Le soir, son père constate qu’elle ne va « pas bien ». « Il m’a dit : ‘si tu veux, on peut porter plainte’. J’ai dit OK. » Le policier qui l’a reçue lui aurait proposé de préciser que les caricatures montrées par Samuel Paty étaient « pornographiques, pour que ça aille plus vite ». Contre l’avis de son père qui, explique-t-elle, voulait simplement dénoncer une « discrimination ».

C’est ensuite devant la directrice de l’école, Audrey F., qu’elle répète sa version – inventée – des faits. « Je me suis dit que quelqu’un allait m’arrêter dans mon mensonge. Personne ne m’a dit que je n’étais pas en classe. Je me suis dit que mon mensonge tenait, que tout le monde me croyait enfin. Je n’arrivais plus à gérer mon mensonge. » « Même devant le psychologue », rencontré à la demande de son père, la jeune fille n’arrive pas à dire la vérité. « Il n’y avait que moi qui savais que je mentais, je ne me sentais pas bien. »

Le jour de l’assassinat de Samuel Paty, une dizaine de jours après le fameux cours, Zohra était absente du collège, après avoir été exclue pendant deux jours. Elle a appris, en regardant BFMTV, « qu’un enseignant était décédé à Conflans ». Elle « s’est effondrée » dans les bras de sa mère. Ses parents décident de l’envoyer chez sa belle-sœur. « Pendant le trajet, quelqu’un m’a envoyé la photo de M. Paty décapité », raconte-t-elle. J’ai jeté mon téléphone dans la voiture. »
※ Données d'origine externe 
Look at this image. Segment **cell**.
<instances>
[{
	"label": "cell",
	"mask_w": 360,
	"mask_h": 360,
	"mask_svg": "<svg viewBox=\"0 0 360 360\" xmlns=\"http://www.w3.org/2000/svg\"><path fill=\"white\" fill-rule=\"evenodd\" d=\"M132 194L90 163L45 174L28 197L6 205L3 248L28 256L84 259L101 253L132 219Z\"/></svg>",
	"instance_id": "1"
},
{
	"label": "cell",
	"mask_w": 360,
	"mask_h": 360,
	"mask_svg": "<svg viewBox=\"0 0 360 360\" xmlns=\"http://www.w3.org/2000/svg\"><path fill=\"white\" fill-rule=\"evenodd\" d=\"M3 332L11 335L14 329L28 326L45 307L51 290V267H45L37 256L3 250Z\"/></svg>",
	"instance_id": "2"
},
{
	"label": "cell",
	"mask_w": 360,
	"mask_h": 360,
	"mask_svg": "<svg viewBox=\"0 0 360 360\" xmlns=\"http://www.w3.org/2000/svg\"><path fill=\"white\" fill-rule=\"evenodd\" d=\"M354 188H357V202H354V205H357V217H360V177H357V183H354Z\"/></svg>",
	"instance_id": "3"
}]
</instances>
Des excuses « difficiles à entendre »

« Y a-t-il autre chose que vous aimeriez clarifier ? » » demande le président. Après un long silence, la jeune fille continue. «Je n’y parvenais pas il y a un an, mais je voudrais m’excuser auprès de la famille (de la victime)», dit-elle. «Je sais que mes excuses sont difficiles à entendre mais je voulais vraiment m’excuser sincèrement, je suis désolé d’avoir détruit ta vie. »
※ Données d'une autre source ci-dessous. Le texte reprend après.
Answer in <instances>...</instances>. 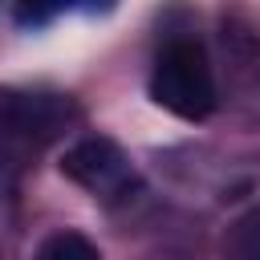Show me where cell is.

Les larmes coulent sur ses joues. Elle demande également pardon à sa famille, « aux gens qui sont dans le box » de l’accusé, à son père dont elle a profité de la « naïveté » et de la « gentillesse ». « S’il a fait une vidéo, c’est à cause de mon mensonge. » « Par quoi a-t-il été choqué ? » demande Franck Zientara. « C’est qu’on disait aux musulmans de sortir alors que pour lui, il devrait enseigner à tout le monde. » « Tu es sûr que c’est ça ? Ne s’agit-il pas de montrer le prophète accroupi et nu ? » demande le magistrat. « Ce qui a choqué mon père, c’est la discrimination, pas la caricature. »
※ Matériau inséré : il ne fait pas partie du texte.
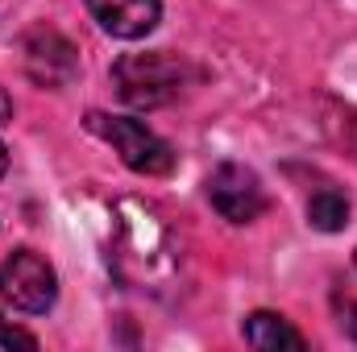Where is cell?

« Sans mon mensonge, tout cela ne serait jamais arrivé »

Zohra C. finira par révéler la vérité en garde à vue, après 30 heures d’audience. « Non », assure-t-elle, l’adolescente n’aurait jamais pensé que son mensonge pouvait avoir des conséquences aussi dramatiques. Elle voulait juste « couvrir(s) les exclusions ». «Je ne peux que m’en vouloir. Sans mon mensonge, tout cela ne serait jamais arrivé. » Elle est allée « beaucoup trop loin », avoue-t-elle. Mais elle était « confinée » et ne savait pas comment « sortir » de cette situation. « Aujourd’hui, si une personne doit être condamnée, ce ne sont pas les gens dans la loge mais moi. »

Notre dossier sur l’affaire Paty

Me Virginie Le Roy, avocate de la famille Paty, rappelle qu’il lui était interdit de contacter son père lorsqu’elle était sous contrôle judiciaire. Ce qu’elle fit néanmoins. «Il m’a manqué», souffle Zohra. «Ces contacts n’étaient pas seulement émotionnels», estime l’avocat pénaliste. Il s’agissait également de préparer votre défense pénale. » Me Szpiner, l’avocat de l’ex-femme de Samuel Paty et de leur fils, se demande si la jeune fille, en se submergeant, ne cherche pas à « faire en sorte que la position de (son) père soit la plus simple à défendre » lors de cette procès.